Records of spatial relationships:
+-------+

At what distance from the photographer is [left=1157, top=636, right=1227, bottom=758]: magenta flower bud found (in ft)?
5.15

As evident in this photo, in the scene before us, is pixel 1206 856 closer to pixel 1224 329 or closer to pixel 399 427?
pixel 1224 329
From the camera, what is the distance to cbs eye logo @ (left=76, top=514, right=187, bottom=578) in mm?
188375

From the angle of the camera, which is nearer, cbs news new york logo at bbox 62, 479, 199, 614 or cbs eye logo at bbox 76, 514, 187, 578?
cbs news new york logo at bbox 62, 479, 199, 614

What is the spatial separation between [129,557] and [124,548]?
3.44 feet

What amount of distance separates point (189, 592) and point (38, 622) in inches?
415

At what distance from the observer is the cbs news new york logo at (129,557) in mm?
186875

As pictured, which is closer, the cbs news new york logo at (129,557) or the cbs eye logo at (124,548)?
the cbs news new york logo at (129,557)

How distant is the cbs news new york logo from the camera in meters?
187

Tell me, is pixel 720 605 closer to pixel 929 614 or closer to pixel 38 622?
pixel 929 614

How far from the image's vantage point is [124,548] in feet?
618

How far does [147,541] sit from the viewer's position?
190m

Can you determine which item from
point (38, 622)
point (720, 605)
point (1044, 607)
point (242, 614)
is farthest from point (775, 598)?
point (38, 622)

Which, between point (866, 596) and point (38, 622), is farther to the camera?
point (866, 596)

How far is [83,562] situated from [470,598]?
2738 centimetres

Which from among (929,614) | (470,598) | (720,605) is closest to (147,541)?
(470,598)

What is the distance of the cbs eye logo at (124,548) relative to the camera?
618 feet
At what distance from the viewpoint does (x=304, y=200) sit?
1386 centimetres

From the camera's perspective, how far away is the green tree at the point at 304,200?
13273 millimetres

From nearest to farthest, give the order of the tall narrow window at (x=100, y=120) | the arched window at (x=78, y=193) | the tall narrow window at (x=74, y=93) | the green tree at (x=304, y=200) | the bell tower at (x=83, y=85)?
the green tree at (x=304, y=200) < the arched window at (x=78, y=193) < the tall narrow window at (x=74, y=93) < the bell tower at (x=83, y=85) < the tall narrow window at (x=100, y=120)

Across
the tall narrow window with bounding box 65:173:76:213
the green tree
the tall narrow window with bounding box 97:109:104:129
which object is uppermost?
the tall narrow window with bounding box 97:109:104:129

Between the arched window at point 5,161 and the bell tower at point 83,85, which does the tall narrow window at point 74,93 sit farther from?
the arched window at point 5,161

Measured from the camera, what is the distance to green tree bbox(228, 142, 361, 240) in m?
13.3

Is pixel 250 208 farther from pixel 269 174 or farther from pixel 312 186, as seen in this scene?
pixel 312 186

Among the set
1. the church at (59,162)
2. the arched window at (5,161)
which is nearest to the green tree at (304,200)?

+-------+

Quote all of the entries above verbatim, from first to last.

At what distance from the photographer is [left=1157, top=636, right=1227, bottom=758]: magenta flower bud found (in ft)?
5.15

As evident in this photo, in the scene before us, is pixel 1206 856 closer to pixel 1224 329 or closer to pixel 399 427?
pixel 1224 329
From the camera, what is the distance to cbs eye logo @ (left=76, top=514, right=187, bottom=578) in mm?
188375

From the angle of the camera, which is nearer, cbs news new york logo at bbox 62, 479, 199, 614 or cbs eye logo at bbox 76, 514, 187, 578?
cbs news new york logo at bbox 62, 479, 199, 614

What is the spatial separation between [129,557] and [124,548]?
3.44 feet

What amount of distance separates point (189, 592) and point (38, 622) in inches?
415

At what distance from the observer is the cbs news new york logo at (129,557) in mm?
186875

As pictured, which is closer, the cbs news new york logo at (129,557) or the cbs eye logo at (124,548)?
the cbs news new york logo at (129,557)

How distant is the cbs news new york logo from the camera in meters?
187

Tell me, is pixel 720 605 closer to pixel 929 614 or closer to pixel 38 622?
pixel 929 614

How far from the image's vantage point is [124,548] in feet?
618

How far does [147,541] sit from the viewer's position?
190m

Can you determine which item from
point (38, 622)
point (720, 605)
point (1044, 607)
point (242, 614)
is farthest from point (775, 598)?
point (38, 622)

Which, between point (866, 596) and point (38, 622), is farther to the camera?
point (866, 596)

How far is [83,562] situated from [470,598]?
2738 centimetres

Which from among (929,614) | (470,598) | (720,605) is closest to (147,541)?
(470,598)

What is the distance of the cbs eye logo at (124,548) relative to the camera?
618 feet
At what distance from the viewpoint does (x=304, y=200) sit?
1386 centimetres

From the camera's perspective, how far away is the green tree at the point at 304,200?
13273 millimetres

From nearest to farthest, give the order of the tall narrow window at (x=100, y=120) | the arched window at (x=78, y=193) | the tall narrow window at (x=74, y=93) | the green tree at (x=304, y=200) | the bell tower at (x=83, y=85)?
the green tree at (x=304, y=200) < the arched window at (x=78, y=193) < the tall narrow window at (x=74, y=93) < the bell tower at (x=83, y=85) < the tall narrow window at (x=100, y=120)

Across
the tall narrow window with bounding box 65:173:76:213
the green tree
the tall narrow window with bounding box 97:109:104:129
which object is uppermost?
the tall narrow window with bounding box 97:109:104:129

Between the arched window at point 5,161 and the bell tower at point 83,85, which does the tall narrow window at point 74,93 sit farther from?
the arched window at point 5,161

Measured from the camera, what is the distance to green tree bbox(228, 142, 361, 240) in m?
13.3

Is pixel 250 208 farther from pixel 269 174 or farther from pixel 312 186, as seen in this scene?
pixel 312 186

Among the set
1. the church at (59,162)
2. the arched window at (5,161)
which is nearest to the green tree at (304,200)?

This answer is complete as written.